Respondents’ chief evidence of comparable sales was their sale of similar steep undeveloped property in 1954 to the Cerebral Palsy Foundation for about $9,000 per acre, and in 1957 to the Greek Orthodox Church for about $23,000 per acre. On cross-examination, respondents’ expert witness admitted that prior to both of these sales, certain grading had been done on the Cerebral Palsy property and tons of material had been removed from the church property.
The state’s expert witnesses relied for comparables on two other sales located in the immediate vicinity: the 1957 sale by Collonas to the state for approximately $2,800 per acre and the 1962 sale by Creque to the state for approximately $2,933 per acre. The state’s witnesses indicated that both of these sales were voluntary and that the Collonas sale was made prior to the filing of a condemnation action. Respondents’ experts testified that they were aware of the Collonas and Creque sales but did not consider them comparable as they were made under threat of condemnation.
The major issue in this case is whether the trial court correctly instructed the jury, on the request of respondent condemnees that the prices paid by the state for other properties are not a proper basis for the determination of the fair market value of the property here in question.1 We have con-[742]eluded that it was error to so instruct and the judgment must be reversed.
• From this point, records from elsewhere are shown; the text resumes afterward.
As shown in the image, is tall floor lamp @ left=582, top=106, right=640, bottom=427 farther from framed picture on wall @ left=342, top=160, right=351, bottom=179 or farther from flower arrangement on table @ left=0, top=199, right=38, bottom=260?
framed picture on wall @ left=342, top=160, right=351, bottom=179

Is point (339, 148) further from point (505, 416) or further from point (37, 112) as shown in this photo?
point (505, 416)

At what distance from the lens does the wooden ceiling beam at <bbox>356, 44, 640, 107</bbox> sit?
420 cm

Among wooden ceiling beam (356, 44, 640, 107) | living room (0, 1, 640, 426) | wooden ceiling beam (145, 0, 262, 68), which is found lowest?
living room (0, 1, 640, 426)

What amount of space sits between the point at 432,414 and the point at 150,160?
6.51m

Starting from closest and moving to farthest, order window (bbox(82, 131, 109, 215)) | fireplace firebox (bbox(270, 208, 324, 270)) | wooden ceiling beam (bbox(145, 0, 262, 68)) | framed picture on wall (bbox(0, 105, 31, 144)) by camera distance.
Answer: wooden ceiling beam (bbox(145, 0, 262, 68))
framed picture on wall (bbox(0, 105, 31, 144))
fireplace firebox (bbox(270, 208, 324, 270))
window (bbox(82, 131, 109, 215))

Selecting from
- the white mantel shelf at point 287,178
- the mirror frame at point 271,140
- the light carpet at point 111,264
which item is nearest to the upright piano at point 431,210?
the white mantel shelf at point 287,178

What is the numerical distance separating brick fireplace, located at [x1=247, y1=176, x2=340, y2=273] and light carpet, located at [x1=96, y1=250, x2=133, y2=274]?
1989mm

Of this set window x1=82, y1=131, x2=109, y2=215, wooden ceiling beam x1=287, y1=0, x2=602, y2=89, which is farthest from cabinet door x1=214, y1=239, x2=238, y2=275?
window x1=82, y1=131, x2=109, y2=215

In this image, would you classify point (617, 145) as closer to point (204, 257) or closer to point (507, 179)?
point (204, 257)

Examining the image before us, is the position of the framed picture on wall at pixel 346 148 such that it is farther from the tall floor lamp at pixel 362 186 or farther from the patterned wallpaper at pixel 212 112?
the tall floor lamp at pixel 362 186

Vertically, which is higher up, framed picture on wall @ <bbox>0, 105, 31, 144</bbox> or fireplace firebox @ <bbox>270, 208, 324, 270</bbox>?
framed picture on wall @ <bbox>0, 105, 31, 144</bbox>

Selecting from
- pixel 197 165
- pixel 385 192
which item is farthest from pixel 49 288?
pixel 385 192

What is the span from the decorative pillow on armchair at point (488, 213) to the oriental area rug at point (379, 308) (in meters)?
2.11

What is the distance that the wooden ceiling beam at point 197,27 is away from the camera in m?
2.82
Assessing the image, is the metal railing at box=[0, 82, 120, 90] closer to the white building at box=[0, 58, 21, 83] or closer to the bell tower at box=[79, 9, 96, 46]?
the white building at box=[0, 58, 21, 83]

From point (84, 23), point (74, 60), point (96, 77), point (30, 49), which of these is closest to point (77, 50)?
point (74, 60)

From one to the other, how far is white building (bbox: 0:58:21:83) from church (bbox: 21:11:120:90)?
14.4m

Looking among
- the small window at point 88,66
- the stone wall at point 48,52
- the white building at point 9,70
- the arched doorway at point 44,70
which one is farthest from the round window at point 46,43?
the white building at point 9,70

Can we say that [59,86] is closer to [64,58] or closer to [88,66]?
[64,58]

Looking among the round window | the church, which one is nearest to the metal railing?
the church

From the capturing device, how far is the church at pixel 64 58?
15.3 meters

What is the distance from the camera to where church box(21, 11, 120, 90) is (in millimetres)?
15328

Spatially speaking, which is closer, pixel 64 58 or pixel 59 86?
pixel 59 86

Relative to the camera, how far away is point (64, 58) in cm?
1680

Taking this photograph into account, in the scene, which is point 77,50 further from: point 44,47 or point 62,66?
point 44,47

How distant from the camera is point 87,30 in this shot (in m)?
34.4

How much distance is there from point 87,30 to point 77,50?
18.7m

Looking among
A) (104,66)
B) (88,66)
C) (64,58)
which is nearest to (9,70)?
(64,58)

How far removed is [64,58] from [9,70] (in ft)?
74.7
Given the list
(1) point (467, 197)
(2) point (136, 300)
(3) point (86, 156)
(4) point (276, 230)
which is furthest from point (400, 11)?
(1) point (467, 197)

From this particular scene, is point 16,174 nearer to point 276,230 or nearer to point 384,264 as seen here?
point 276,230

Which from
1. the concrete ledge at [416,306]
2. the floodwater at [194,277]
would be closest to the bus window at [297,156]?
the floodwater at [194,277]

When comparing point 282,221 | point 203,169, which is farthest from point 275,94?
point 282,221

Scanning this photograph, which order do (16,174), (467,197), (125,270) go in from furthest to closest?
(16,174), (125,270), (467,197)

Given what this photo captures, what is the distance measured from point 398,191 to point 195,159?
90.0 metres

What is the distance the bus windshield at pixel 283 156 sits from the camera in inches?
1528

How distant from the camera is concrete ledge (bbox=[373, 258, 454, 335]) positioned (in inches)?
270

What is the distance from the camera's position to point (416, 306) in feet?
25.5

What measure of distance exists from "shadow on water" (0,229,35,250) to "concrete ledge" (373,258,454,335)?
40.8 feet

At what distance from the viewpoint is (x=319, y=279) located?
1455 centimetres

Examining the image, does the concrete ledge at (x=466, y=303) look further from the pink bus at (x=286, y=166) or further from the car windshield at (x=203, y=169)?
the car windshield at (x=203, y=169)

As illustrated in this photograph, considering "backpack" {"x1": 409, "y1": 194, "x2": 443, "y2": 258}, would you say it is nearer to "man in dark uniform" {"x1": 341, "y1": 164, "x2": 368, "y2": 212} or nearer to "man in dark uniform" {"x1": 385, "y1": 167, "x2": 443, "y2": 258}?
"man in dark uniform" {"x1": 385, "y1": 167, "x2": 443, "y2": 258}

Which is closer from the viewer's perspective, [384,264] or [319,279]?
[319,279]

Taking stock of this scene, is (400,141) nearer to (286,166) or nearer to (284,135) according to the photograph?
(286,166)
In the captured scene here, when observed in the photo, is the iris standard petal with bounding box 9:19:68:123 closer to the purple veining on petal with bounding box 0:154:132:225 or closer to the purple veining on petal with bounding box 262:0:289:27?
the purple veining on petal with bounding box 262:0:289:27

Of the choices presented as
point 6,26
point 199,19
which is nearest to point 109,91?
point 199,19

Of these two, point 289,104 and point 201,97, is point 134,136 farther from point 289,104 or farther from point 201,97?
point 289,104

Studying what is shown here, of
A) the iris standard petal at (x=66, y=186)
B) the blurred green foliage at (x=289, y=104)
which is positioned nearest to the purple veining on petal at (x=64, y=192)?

The state properly relies on County of Los Angeles v. Faus, 48 Cal.2d 672 [312 P.2d 680], In Faus, the court, expressly overruling earlier cases, held that the prices paid to eondemnees for other properties may be testified to on direct examination if the condemner can satisfy the trial judge that the properties are comparable and the sales sufficiently voluntary to be a reasonable index of value. The respondents did not contest the comparability of the Collonas and Creque properties from the standpoint of location, physical characteristics, improvements, usability or time of sale. Furthermore, the record discloses that the testimony as to the voluntariness of these sales was conflicting and presented a question of fact for the determination of the jury. Thus, they were properly admitted into evidence (County of San Mateo v. Bartole, 184 Cal.App.2d 422, 438-440 [7 Cal.Rptr. 569] ; People ex rel. Dept. of Public Works v. Murata, 161 Cal.App.2d 369 [326 P.2d 947]). But in instructing as it did, the court, in effect, struck the testimony of the two sales which it had previously properly admitted and precluded the jury from weighing and determining the factual issue of voluntariness. The erroneous instructions deprived appellant of a dispassionate and impartial jury consideration of the favorable testimony of its experts, allowed the respondents’ expert evaluations to stand practically unchallenged and were clearly prejudicial (People ex rel. Dept. of Public Works v. City of Los Angeles, 220 Cal.App.2d 345, 358-359 [33 Cal.Rptr. 797]; People v. University Hill Foundation, 188 Cal.App.2d 327, 332 [10 Cal.Rptr. 437]).